SDHSAA to create subcommittee for football class plan

The discussion revolving around South Dakota’s football classification continued on Thursday.

The SDHSAA passed a motion, 8-0, to create a subcommittee which will make two proposals -- five classes and six classes -- that will be submitted to the SDHSAA by Nov. 1. The committee will be geographically balanced and have no more than one member per district.

“As a staff, if we have this subcommittee set up, we’d feel more comfortable having a deadline of November to come with a recommendation,” Swartos said. “So if they get deadlocked and can’t do anything, it still gives us a little time to figure out what we’re going to do before January.”

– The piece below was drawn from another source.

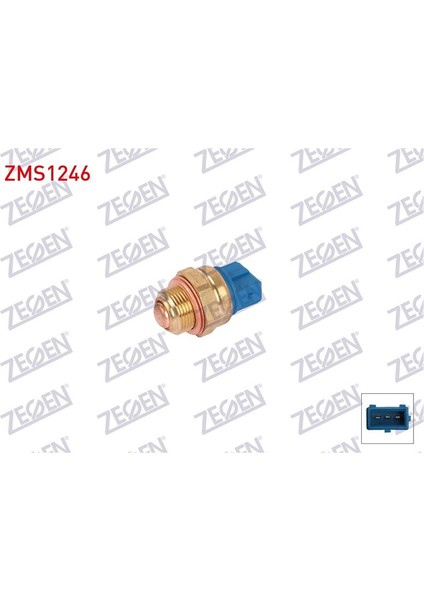 ZEGEN-ZMS1246 - Fan Musuru (110-105 C / 120-115 C) Opel Vectra B 1995-2002 / Vectra C 2005-2008 / Zafıra A 1999-2005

The proposals could be new or prior ideas the committee has already seen.

“I was in conversation with several athletic directors that were frustrated that we were continuing to extend it,” Pierre athletic director Brian Moser said.

The issue has been plagued by an inability to build a consensus around how to proceed forward. The SDHSAA Board of Directors had voted earlier this year to send the five-class football plan back to the state’s Football Advisory Committee. But when that committee gathered on May 6, it recommended forming a sub-committee of 15 members to meet later this year to put forward a plan to present to the SDHSAA board by January 2021. The goal is for the changes to be approved by the 2021 football season.

South Dakota has had seven classes of football since 2013. The most recent five-class plan called for the state's nine largest schools (plus Sioux Falls O'Gorman, which has traditionally petitioned up) in the largest class. The next 16 largest schools would be in the new Class 11A, followed by all of the remaining 11-man schools in the new Class 11B. The remaining nine-man schools would be split into Class 9A and Class 9B.

In a survey, nine-man coaches were overwhelmingly opposed to shrinking its divisions from three to two by a 61-3 vote margin.